Page:Thibaudet - La Campagne avec Thucydide, 1922.djvu/85

Le texte de cette page a été corrigé et est conforme au fac-similé.

CHAPITRE III

LA MER

Si on se réfère aux racines homériques, la guerre du Péloponèse est à la fois une Iliade et une Odyssée. Une Iliade par son duel d’Athènes et de Sparte, une Odyssée par sa figure maritime. Et c’est, à la réflexion, ce dernier aspect qui domine, qui lui donne sa plus saisissante analogie avec la guerre de 1914. Elle pose en pleine lumière, avec tous ses traits décisifs, la question de la mer.

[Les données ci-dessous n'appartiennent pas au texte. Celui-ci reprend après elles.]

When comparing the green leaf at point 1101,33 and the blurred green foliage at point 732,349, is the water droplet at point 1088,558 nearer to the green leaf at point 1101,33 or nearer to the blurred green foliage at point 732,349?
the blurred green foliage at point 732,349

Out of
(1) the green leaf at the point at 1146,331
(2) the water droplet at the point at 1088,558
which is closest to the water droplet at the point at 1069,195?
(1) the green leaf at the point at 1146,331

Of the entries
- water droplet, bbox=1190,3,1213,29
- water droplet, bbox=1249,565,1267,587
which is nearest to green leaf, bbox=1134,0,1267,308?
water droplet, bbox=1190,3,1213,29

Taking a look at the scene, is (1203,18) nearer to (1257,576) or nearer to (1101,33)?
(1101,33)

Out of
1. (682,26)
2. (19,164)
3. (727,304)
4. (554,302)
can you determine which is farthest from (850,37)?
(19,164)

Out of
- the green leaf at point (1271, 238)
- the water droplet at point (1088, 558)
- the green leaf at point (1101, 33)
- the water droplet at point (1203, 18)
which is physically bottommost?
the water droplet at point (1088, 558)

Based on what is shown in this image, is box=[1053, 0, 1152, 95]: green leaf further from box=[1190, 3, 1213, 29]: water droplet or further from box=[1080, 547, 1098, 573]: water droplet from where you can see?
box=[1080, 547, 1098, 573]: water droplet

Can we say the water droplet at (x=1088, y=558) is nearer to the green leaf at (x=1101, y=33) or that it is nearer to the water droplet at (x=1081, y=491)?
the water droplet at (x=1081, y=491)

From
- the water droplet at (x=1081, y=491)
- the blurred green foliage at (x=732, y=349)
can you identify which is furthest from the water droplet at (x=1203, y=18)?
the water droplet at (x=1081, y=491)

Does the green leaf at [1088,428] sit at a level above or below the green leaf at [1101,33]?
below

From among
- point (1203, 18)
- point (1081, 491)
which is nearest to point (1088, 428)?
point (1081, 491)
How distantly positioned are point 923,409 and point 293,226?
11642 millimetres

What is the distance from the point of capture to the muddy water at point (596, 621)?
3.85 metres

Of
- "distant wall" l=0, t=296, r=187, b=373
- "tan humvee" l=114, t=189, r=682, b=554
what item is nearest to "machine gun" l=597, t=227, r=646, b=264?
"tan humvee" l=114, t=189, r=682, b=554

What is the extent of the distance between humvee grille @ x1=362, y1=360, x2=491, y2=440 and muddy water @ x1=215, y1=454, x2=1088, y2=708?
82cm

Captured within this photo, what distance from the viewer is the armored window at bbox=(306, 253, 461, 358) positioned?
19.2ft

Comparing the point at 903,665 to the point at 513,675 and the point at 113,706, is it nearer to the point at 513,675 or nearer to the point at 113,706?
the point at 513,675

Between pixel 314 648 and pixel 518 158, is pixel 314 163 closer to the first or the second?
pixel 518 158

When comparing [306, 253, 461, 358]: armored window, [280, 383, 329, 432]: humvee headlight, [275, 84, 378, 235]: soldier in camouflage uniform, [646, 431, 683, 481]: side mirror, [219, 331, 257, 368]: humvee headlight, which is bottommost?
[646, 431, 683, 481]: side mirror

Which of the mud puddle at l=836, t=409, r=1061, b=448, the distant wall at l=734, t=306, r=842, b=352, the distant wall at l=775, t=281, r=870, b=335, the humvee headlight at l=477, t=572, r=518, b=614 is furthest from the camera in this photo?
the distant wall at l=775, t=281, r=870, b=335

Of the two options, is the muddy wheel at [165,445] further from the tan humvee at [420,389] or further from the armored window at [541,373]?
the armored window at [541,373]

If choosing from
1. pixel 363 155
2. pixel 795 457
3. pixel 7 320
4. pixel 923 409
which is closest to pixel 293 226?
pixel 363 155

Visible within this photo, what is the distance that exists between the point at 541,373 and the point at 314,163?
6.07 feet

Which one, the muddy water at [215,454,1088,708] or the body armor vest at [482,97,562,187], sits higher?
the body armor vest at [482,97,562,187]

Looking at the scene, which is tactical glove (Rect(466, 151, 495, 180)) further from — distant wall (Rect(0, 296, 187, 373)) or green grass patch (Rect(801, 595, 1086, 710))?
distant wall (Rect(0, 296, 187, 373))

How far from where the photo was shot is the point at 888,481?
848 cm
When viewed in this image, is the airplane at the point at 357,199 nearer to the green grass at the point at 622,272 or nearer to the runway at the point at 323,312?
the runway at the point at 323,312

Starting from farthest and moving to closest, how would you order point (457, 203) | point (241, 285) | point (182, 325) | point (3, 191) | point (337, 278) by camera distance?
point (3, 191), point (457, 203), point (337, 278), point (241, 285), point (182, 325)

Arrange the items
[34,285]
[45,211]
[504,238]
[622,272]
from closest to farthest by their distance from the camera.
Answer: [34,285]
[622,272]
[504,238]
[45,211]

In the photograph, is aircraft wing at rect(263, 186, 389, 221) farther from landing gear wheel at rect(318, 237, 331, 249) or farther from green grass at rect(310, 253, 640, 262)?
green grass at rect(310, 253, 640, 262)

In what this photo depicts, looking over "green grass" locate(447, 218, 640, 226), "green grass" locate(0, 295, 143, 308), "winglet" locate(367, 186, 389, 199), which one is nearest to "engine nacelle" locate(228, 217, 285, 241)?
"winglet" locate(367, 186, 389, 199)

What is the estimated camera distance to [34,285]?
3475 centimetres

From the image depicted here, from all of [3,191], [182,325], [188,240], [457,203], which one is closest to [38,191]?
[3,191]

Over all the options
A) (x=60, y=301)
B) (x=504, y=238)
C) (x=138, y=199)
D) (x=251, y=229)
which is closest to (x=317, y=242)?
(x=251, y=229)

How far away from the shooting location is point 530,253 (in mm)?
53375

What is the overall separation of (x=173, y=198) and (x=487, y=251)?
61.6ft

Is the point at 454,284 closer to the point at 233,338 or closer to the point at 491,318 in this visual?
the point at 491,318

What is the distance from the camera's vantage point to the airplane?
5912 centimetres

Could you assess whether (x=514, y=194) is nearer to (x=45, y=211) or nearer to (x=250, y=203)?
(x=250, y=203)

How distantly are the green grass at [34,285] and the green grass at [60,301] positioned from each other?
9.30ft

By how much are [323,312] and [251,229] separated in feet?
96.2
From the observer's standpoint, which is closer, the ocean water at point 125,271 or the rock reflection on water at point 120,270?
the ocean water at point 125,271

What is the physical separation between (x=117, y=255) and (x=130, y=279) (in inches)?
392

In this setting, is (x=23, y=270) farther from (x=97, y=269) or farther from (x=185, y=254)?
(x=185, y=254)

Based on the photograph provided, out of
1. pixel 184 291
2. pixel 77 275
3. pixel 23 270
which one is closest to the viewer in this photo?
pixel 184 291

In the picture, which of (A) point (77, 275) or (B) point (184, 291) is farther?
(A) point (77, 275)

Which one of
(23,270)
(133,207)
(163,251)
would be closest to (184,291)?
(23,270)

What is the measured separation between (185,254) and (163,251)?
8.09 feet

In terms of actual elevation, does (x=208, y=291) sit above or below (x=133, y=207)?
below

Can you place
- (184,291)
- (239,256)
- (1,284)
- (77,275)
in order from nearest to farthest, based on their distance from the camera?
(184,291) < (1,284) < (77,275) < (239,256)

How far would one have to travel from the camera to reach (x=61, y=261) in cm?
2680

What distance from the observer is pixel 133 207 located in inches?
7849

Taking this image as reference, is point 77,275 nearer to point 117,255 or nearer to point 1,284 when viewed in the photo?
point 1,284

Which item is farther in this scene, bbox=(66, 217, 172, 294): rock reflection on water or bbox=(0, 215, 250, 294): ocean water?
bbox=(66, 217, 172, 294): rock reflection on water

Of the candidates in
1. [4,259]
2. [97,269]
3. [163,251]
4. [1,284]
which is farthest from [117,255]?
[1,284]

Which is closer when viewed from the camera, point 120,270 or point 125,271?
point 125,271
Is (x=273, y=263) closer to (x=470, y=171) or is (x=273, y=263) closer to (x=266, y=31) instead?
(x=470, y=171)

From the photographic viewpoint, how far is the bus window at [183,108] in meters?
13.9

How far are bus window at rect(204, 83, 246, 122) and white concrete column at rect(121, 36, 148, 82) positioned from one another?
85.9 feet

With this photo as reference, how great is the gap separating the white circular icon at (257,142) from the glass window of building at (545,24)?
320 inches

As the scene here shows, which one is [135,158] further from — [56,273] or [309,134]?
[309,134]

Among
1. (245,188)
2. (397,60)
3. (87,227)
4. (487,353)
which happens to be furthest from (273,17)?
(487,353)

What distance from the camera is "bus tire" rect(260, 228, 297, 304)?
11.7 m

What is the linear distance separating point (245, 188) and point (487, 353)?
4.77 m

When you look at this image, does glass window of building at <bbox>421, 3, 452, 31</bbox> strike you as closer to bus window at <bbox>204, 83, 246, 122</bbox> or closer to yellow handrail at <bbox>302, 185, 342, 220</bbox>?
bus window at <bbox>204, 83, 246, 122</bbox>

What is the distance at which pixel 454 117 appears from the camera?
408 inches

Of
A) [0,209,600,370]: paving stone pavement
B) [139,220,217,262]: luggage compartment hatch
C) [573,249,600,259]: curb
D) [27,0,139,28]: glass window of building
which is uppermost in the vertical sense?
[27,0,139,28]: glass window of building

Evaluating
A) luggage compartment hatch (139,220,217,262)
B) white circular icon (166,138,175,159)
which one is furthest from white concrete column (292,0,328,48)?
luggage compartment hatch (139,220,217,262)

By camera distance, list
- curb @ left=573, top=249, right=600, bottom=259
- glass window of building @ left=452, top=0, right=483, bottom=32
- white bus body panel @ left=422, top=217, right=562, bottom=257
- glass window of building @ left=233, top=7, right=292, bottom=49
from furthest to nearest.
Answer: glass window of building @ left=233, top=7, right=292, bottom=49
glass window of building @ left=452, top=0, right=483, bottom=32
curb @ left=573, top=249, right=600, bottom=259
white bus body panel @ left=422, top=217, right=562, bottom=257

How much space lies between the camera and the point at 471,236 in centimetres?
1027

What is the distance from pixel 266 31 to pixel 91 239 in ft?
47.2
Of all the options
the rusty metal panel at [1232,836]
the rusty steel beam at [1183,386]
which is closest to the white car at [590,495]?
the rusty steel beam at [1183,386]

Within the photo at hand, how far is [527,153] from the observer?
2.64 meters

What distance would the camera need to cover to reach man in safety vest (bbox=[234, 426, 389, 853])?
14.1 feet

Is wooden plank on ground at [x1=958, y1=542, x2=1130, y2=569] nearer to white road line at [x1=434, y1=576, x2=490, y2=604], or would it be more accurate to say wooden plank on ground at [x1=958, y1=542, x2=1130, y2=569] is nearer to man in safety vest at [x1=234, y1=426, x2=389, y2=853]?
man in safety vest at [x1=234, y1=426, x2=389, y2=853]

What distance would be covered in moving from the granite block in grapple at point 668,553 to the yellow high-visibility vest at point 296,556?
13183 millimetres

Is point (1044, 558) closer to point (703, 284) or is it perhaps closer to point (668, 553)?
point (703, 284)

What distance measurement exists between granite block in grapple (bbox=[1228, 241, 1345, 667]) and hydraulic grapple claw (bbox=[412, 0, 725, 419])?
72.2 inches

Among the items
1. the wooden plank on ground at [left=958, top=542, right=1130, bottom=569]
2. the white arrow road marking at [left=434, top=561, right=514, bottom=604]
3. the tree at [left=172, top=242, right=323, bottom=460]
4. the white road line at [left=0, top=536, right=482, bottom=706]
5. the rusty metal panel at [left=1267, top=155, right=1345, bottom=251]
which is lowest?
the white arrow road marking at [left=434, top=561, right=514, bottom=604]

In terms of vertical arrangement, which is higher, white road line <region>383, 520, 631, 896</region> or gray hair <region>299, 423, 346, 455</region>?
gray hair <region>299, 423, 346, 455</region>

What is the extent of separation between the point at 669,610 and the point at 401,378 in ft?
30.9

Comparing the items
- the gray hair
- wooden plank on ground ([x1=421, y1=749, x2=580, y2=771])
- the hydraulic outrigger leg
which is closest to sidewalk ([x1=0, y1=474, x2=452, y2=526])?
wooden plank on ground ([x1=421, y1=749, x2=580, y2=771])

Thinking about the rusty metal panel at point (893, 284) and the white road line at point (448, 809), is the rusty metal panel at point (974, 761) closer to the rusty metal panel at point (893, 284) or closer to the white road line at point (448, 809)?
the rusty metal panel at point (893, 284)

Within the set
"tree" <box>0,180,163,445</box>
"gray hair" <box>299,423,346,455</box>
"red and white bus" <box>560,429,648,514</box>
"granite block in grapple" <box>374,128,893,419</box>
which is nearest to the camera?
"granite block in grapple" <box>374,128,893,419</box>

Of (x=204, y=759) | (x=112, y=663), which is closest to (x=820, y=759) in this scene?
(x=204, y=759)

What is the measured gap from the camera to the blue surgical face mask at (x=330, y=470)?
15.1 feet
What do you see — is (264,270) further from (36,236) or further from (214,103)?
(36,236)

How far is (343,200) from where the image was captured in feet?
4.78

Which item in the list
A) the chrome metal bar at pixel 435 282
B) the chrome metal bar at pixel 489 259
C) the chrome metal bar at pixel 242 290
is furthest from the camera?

Au temps des guerres médiques, la guerre continentale avait été terminée, les questions continentales liquidées, du jour où les Perses avaient été repoussés plus loin que de la Grèce même, au-delà du Bosphore. Lacédémone qui avait pris la tête de cette guerre pensait mettre le point final, déposer le harnais. Il n’en était pas de même de la guerre maritime menée par les Athéniens. Celle-ci ne pouvait que se nourrir d’elle-même, l’activité d’une marine n’ayant pas plus de limites que l’élément sur lequel elle navigue, et qu’engendrer une thalassocratie toujours en quête de tributaires, de comptoirs, de colonies nouvelles. L’inquiétude féconde d’Athènes, l’ardeur perpétuelle à entreprendre, le τί νέον ; de l’action pareil au τί νέον ; de la pensée, sont liés à cette destinée maritime.